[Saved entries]
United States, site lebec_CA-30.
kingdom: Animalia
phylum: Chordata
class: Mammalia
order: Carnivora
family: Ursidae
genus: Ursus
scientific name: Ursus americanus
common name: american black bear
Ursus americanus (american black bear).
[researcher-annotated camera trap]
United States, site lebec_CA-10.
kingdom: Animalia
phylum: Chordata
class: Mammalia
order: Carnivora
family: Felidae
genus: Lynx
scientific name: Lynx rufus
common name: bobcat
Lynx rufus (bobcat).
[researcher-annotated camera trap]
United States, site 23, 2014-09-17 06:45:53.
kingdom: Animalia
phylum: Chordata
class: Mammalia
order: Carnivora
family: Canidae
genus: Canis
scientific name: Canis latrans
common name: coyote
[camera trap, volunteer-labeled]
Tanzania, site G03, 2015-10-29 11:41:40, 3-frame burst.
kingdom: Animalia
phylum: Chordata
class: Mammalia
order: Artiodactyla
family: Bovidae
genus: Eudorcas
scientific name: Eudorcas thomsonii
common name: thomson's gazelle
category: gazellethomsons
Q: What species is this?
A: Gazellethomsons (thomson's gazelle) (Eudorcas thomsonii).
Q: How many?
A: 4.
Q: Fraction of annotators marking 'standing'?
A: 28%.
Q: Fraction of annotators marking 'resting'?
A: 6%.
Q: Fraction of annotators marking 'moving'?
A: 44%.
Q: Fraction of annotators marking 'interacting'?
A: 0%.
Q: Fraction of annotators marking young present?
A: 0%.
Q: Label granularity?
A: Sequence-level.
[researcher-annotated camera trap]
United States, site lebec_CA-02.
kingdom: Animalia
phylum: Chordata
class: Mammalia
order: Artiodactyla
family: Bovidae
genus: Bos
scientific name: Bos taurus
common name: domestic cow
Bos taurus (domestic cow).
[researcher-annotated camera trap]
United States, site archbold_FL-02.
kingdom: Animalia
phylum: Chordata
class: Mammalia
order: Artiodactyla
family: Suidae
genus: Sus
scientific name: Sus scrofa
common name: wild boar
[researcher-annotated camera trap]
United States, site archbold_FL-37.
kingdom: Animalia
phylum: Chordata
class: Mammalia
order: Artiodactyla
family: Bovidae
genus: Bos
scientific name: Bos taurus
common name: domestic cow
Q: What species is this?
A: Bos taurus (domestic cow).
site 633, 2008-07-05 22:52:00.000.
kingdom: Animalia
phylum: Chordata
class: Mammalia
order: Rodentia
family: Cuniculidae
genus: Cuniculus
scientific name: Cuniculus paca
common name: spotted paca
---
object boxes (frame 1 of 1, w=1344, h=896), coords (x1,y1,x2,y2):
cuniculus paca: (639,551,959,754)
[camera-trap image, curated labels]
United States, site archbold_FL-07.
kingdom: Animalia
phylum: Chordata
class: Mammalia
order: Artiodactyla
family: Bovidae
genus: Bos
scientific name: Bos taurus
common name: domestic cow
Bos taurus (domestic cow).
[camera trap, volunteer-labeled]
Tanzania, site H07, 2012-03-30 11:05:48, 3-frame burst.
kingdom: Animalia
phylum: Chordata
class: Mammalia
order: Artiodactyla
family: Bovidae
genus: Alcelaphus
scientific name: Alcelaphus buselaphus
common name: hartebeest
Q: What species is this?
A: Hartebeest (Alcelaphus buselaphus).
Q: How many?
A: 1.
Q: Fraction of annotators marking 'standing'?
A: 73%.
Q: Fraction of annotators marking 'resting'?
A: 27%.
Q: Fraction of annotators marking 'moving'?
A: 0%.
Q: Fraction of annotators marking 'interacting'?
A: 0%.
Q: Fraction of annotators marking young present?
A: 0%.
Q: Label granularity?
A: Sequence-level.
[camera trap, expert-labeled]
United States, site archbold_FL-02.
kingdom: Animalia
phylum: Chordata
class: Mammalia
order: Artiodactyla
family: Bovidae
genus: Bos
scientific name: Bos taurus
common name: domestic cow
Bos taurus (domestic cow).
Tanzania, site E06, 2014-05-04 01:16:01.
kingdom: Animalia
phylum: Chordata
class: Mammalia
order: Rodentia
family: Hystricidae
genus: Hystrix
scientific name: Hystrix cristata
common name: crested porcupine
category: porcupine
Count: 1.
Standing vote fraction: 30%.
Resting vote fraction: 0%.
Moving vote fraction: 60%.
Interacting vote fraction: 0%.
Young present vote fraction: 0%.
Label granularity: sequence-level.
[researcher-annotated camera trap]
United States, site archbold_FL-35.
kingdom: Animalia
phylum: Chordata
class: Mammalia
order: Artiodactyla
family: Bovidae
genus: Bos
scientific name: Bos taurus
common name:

◆ **Task item**
Within the data above, filter for lines containing the word "States" and copy each one.

◆ **Exercise result**
United States, site lebec_CA-30.
United States, site lebec_CA-10.
United States, site 23, 2014-09-17 06:45:53.
United States, site lebec_CA-02.
United States, site archbold_FL-02.
United States, site archbold_FL-37.
United States, site archbold_FL-07.
United States, site archbold_FL-02.
United States, site archbold_FL-35.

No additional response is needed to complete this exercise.